=== 文書の抜粋 ===
世界で唯一の鍛造法を使った刃物工房が、群馬県神流町にあることを知る人は多くはないでしょう。
天野刃物工房(神流町万場)の「焔鍛え(ほむらぎたえ)」と呼ばれるその鍛造法は、[玉鋼」を主原料として「純鉄」「和鉄」等、5種類の鉄を積み重ね、「倍返し」という練り方で折り返す事10回以上「低温(焔色)」で鍛え上げます。
できあがった数千枚~数万枚の層により「炎龍」や「焔」の様な模様が出る事から、「ほむらぎたえ」と名付けられたと云われています。
切れ味が鋭く長切れする刃物としての優秀さに加え、その独特かつ優美な姿に魅せられるファン多数。発注が全国から絶えない日々です。

――本当に大変なお仕事ですね。

天野 鍛造の作業は1日で炉の温度が高くなってからの
正味4時間くらいしかできないんですよ。
炉の温度がまだ低い時には鎌などの比較的薄い物を鍛えたり、
農具の先掛け(修理)の準備をするなど、
限られた時間を効率良く使うようにしています。

――ファンの多い天野刃物工房さんですが、主に受注生産で請け負っておられるとのこと。
===
#### 課題 1:
刃物工房についての文章のうち、「天野刃物工房(神流町万場)の」で始まり「請け負っておられるとのこと。」までの部分を、そのまま書き写してください。
刃物工房についての文章と行のあいだには何の関係もありません。
=== データ一覧 ===
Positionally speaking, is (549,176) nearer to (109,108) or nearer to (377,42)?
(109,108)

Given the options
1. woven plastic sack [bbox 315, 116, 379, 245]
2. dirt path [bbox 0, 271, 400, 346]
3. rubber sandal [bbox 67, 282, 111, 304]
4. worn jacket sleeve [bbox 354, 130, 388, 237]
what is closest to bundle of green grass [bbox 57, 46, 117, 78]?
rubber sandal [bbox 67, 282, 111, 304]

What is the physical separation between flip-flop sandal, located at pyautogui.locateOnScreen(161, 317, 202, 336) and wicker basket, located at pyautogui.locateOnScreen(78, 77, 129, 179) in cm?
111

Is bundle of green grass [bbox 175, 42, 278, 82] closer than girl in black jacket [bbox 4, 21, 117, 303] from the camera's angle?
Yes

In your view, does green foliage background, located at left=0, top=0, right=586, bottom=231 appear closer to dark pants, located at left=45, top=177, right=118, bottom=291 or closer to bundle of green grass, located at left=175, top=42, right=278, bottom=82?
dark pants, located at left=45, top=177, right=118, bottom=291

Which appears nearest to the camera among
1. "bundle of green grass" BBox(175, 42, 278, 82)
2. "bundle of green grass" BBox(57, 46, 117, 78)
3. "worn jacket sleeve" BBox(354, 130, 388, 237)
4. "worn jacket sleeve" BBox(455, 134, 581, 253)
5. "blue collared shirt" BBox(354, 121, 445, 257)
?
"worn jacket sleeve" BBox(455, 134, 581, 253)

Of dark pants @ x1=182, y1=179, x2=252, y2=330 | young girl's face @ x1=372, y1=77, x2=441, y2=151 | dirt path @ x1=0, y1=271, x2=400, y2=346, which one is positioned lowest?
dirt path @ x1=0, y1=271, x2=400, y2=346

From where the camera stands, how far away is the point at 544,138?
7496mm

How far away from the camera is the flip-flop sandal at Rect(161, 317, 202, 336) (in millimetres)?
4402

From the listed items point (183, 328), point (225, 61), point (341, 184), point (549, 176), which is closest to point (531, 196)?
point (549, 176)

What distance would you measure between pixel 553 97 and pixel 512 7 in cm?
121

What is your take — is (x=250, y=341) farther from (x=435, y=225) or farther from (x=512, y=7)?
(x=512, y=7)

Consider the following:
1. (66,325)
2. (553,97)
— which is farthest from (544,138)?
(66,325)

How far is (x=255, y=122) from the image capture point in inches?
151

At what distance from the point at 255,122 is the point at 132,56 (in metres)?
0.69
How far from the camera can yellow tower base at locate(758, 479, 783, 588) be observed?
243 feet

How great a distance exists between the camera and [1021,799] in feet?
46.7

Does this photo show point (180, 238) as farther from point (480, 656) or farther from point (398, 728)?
===
#### 課題 2:
行のうち、「From the listed」を含む行から最後の行までを、もう一度書いてください。その際「camera」を「observer」に置き換え、ほかは一切変えないでください。

#### 解答 1:
天野刃物工房(神流町万場)の「焔鍛え(ほむらぎたえ)」と呼ばれるその鍛造法は、[玉鋼」を主原料として「純鉄」「和鉄」等、5種類の鉄を積み重ね、「倍返し」という練り方で折り返す事10回以上「低温(焔色)」で鍛え上げます。
できあがった数千枚~数万枚の層により「炎龍」や「焔」の様な模様が出る事から、「ほむらぎたえ」と名付けられたと云われています。
切れ味が鋭く長切れする刃物としての優秀さに加え、その独特かつ優美な姿に魅せられるファン多数。発注が全国から絶えない日々です。

――本当に大変なお仕事ですね。

天野 鍛造の作業は1日で炉の温度が高くなってからの
正味4時間くらいしかできないんですよ。
炉の温度がまだ低い時には鎌などの比較的薄い物を鍛えたり、
農具の先掛け(修理)の準備をするなど、
限られた時間を効率良く使うようにしています。

――ファンの多い天野刃物工房さんですが、主に受注生産で請け負っておられるとのこと。

#### 解答 2:
From the listed items point (183, 328), point (225, 61), point (341, 184), point (549, 176), which is closest to point (531, 196)?
point (549, 176)

What distance would you measure between pixel 553 97 and pixel 512 7 in cm?
121

What is your take — is (x=250, y=341) farther from (x=435, y=225) or farther from (x=512, y=7)?
(x=512, y=7)

Consider the following:
1. (66,325)
2. (553,97)
— which is farthest from (544,138)?
(66,325)

How far is (x=255, y=122) from the image capture point in inches?
151

At what distance from the point at 255,122 is the point at 132,56 (in metres)?
0.69
How far from the observer can yellow tower base at locate(758, 479, 783, 588) be observed?
243 feet

How great a distance exists between the observer and [1021,799] in feet?
46.7

Does this photo show point (180, 238) as farther from point (480, 656) or farther from point (398, 728)?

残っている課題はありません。